Japan has logged a huge trade deficit. Official figures for July indicate that slowing growth in Asia and the eurozone's protracted debt crisis are taking a high toll on the country's export abilities.
Japan's foreign trade in July showed a shortfall of 517.4 billion yen ($6.5 billion, 5.21 billion euros), official data indicated on Wednesday.
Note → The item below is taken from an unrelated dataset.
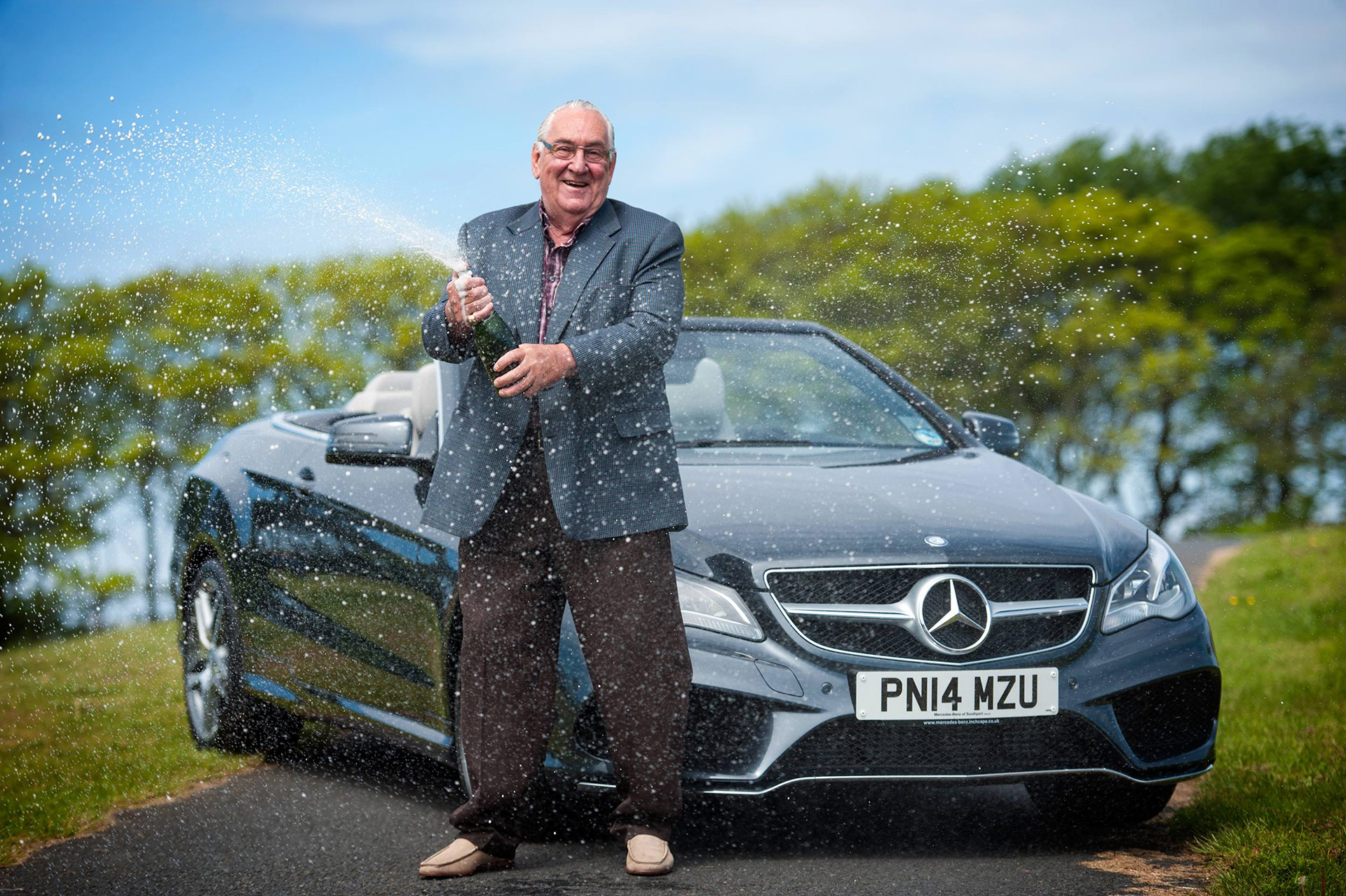 A man wins the Lotto and poses with his new car whilst celebrating with champagne.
It was the largest ever deficit for the month and almost twice the 275 billion yen that had been forecast by analysts.
The figures also marked a drastic change from the previous month when Japan was still able to record a small surplus of 60.3 billion yen.
The marked change in July was attributed to Europe's debt-stricken economies and lower growth rates in Asian nations, including China.
"The recent trend in which weakness in China and Europe has been putting major downward pressure on Japan's trade is getting even more serious," said Global Market Research Strategist Takahiro Sekido.
US the only ray of hope?
The figures telling a tale of huge trade imbalances may prompt the Bank of Japan to take preemptive action to shore up the economy in which exports play a vital role. Shipments abroad dipped by 8.1 percent to 5.31 trillion yen, with the volume of electronic parts decreasing, but the volume of automobile exports rising.
Exports to the 27-member European Union plunged by a staggering 25.1 percent year-on-year. Imports from the EU by contrast rose 10.6 percent, leaving Japan with a deficit of 95.2 billion yen with crisis-stricken European trade partners.
Mizuho Securities research and Consulting Senior Economist Norio Miyagawa said Japan would take some time to reverse the situation, but added that an economic pick-up seen lately in the US offered some hope for a more balanced development in the months ahead.